Text provided:
"""
There are no problems
After The Alchemy of Love and Joy™ came to me, I could so clearly see where I “went wrong” in relationships, or better put, where I could have done better. Of course, we always do the best we can with what we have, so I could not have done better. Yet at the time, I was conscious of not wanting to respond in the ways I did, of wanting a different outcome, however I was not in the state I needed to be in. I sensed that if I could be so radically different, so opposite, that things would be so opposite. But I did not know how. When you are feeling bad, or separate, or distanced, or that you need something, how can you be and do what you need to, with full and sincere congruence?
You can’t give what you don’t have, and you can’t get what you want if you can’t be it first.
This could appear to set up a catch-22, but it’s not a stalemate–the key is to give yourself first what you want, full, completely, and passionately. You may become so satisfied that you no longer want it, and that may be enough. Or you will become so satisfied that you are overflowing, spilling-it-out all over so that it spreads and catches like wildfire.
What you want to avoid is buying into the idea that there is ever a problem. When someone buys-into the story or illusion that there is a problem, the attention is on the problem, and not where it needs to be–on the solution. When two people buy into the same illusion, even more challenging and complex systems and reactions can come into play. But at any point, these can be interrupted, and there really is no such thing
as a real problem.
If we identify “chair” then we automatically identify everything that is “not chair.” The moment you identify a “problem,” you identify what is “not problem,” or, the solution. So whenever you think there is a problem, you must know the solution. And you do. What you did not know is that you can give it to yourself. So truly, there are no problems.
"""
Collected data:
"""
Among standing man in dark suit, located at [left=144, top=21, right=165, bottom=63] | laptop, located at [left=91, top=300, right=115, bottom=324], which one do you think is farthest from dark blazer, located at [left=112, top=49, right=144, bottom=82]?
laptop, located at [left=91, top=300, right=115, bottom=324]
"""
To be done:
- a) In the text about there being no problems, what is the key to getting past the apparent catch-22?
- b) Extend the text about there being no problems beyond its final sentence.

Responses by task:
- a) Give yourself first what you want, fully, completely, and passionately.

- b)
Scenario: your partner begins to believe in a problem, and so s/he begins to see “negativity” in you, begins to hear your comments as negative, not simply as your identification of contrast, your expression of preference. If *you* buy-in and believe she has a problem with judging you, well, you can imagine where something like this can go. What if you instead gave yourself acceptance? How does that feel? Feeling it fully and completely, could you then see her actions as identification of contrast, of her preference? Instead of coming from a place of defense from having judged yourself, could you then, from your place of acceptance, know and appreciate that she is striving for a positive lifestyle, and in how many ways now can you both fulfill such a lovely vision?
Scenario: What if your partner has an adversity to an intimate act you’d like? You could view that as a problem, and everything you do from there forward will support it as being a problem, or you can feel what having it is like while with him/her, and experience the energetic feeling of having it anyway, which will do one or both of two things: satisfy you, and/or show your partner just how much you like it, and perhaps in the sharing of that it may become a turn-on for both. Problem? What problem….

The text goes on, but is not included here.